Building firms’ budgets valid for ever shorter periods as costs soar

  • Lusa
  • 11 May 2022

Construction costs for new homes in March were up 3.0% on February and 11.6% on a year earlier, mainly due to a rise in the prices of materials, according to INE figures.

Construction companies in Portugal are submitting budgets for work with increasingly short periods of validity, due to the uncertainties generated by the escalating prices of raw materials and energy, and the disruption of logistics chains, according to the largest sector association.

“Given the current levels of uncertainty, it is necessary to recognise that budgeting is a very complex task, because companies are faced daily with price fluctuations, product shortages or abnormally long supply times, so there is a tendency to shorten the validity periods of budgets,” said the president of the Association of Civil Construction and Public Works Industries (AICCOPN), Manuel Reis Campos, in comments to Lusa.
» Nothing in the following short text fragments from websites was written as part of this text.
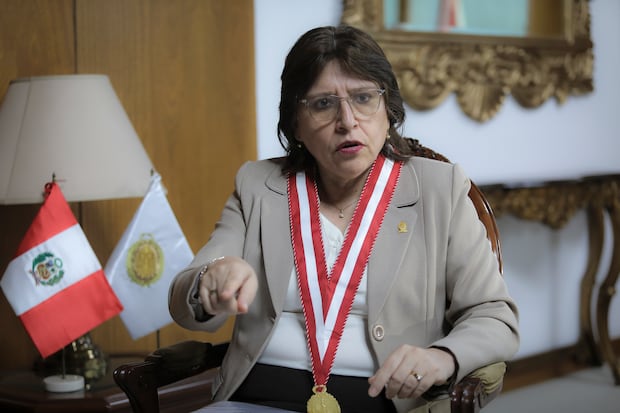 Delia Espinoza en entrevista con El Comercio. Fotos: Joel Alonzo/El Comercio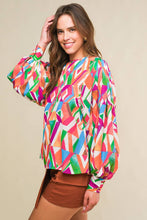 Load image into Gallery viewer, THAT&#39;S THAT BRIGHT WOVEN TOP
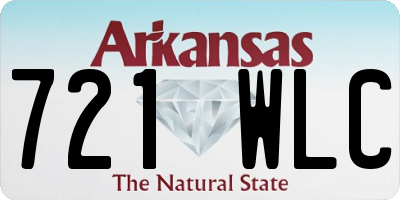AR license plate 721WLC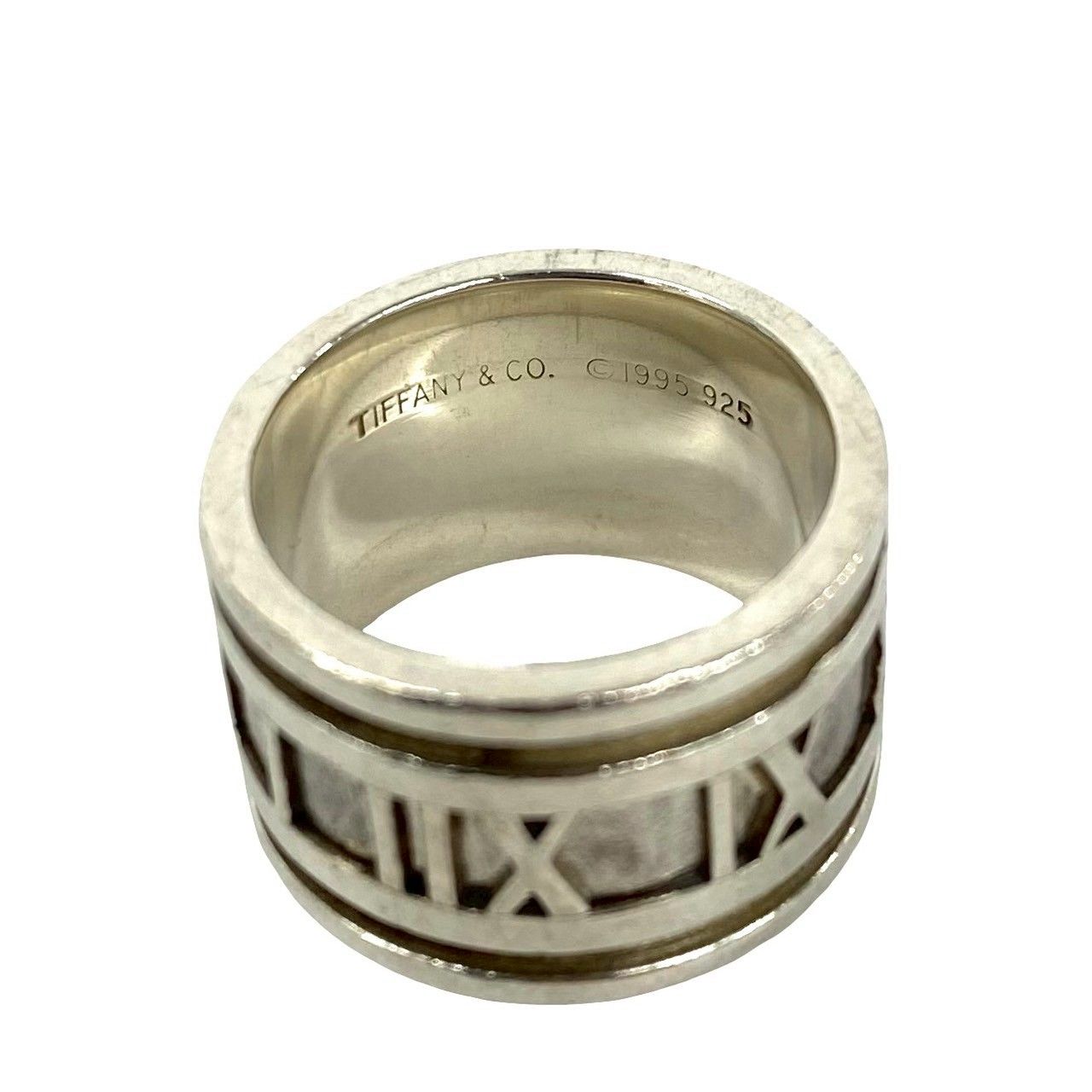 Tiffany & Co Vintage Atlas Wide Ring 925 Sterling Silver — view 3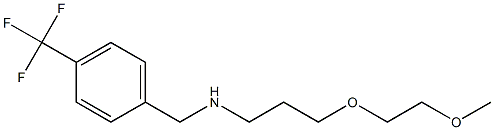 [3-(2-methoxyethoxy)propyl]({[4-(trifluoromethyl)phenyl]methyl})amine Struktur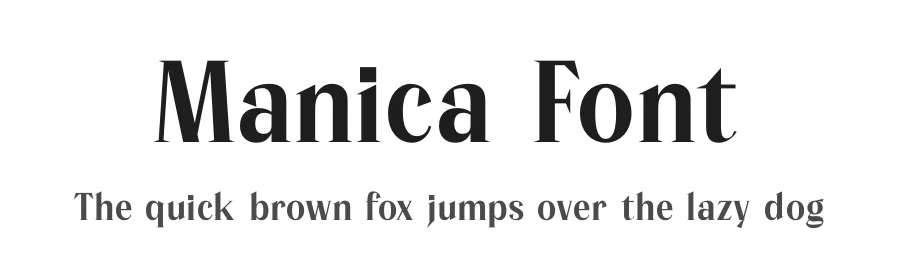 Manica Font by timelesstype.co — Display Font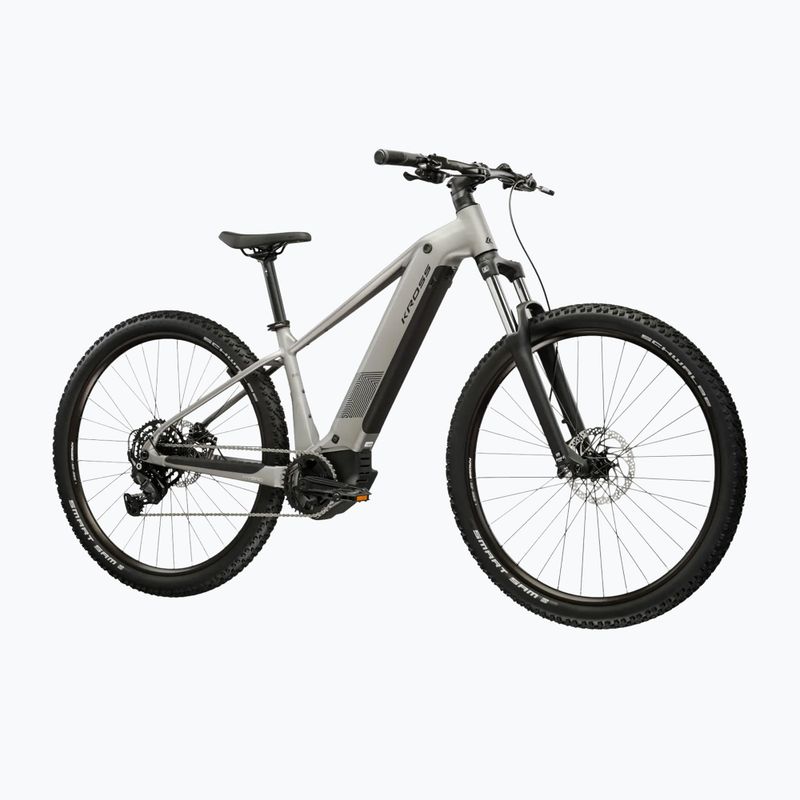 Elektromos kerékpár KROSS Influx Hyb 2.0 29 el. 600 Wh silver/black/matte 2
“In addition to this problem, there is also a lack of qualified labour, with the need for 80,000 workers in the sector identified, so it is inevitable that this situation will affect the sector’s activity and, consequently, affect the ability of companies to ensure their operating costs and maintain budgeted prices,” said Reis Campos. “Strictly speaking, with the levels of uncertainty we face it is already difficult to budget for the current moment, let alone indicate longer periods of validity.

“This is a reality across the sector in general and not exclusive to some segments,” he added.

According to the AICCPN president, who also leads the Portuguese Confederation of Construction and Real Estate (CPCI), the current budgeting problems “are based, above all, on the anomalous rise in the prices of raw materials, energy and construction materials and the disruption of global production and logistics chains.

“We are facing unprecedented increases, with fuel prices remaining at historic highs and essential materials for the sector, such as steel rod for concrete and aluminium,” he said, noting that at the end of March the prices of these items on the London Metal Exchange were up 47% and 58%, respectively, on a year earlier.

According to Reis Campos, if the increase seen since the end of the third quarter of 2020 is taken into account, the figures are of the order of 103% and 102%, respectively.

He also pointed out to Lusa the difficulties presented to companies’ operations by current “problems in the supply of products that depend on the global chains of production and distribution.”

Despite this, he said, and “without prejudice to some delays and operational problems, in general, the companies have managed to overcome the constraints and the situations of stoppage of work are occasional and public knowledge.”

In relation to the creation of a fund to cover “significant increases” in the production costs of public works, which the AICCOPN president advocated – to avoid many Recovery and Resilience Plan (RRP) tenders being “deserted” – Reis Campos said that this was “an issue that is being discussed with the government and that also depends on the state budget that is under discussion.

“It is one of the measures that forms part of the package of pragmatic solutions presented to the new government and is essential to ensure the regular operation of the market and to safeguard contracts underway and to be signed under the ambitious investment plan that must be carried out over the next few years,” he said of the RRP, which is the national post-pandemic recovery plan, largely funded by the European Union.

According to an estimate released on Tuesday by the National Statistics Institute (INE), construction costs for new homes in March were up 3.0% on February and 11.6% on a year earlier, mainly due to a rise in the prices of materials.

According to INE’s New Home Construction Costs Index (NHCI), the price of materials and the cost of labour were up 10.3% and 6.3% respectively on the month and 15.3% and 6.4% on the year.

The prices of steel, ceramic products, diesel, glass, cork agglomerates and tiles, and wood and wood derivatives all showed year-on-year rises of more than 20%, according to the INE report.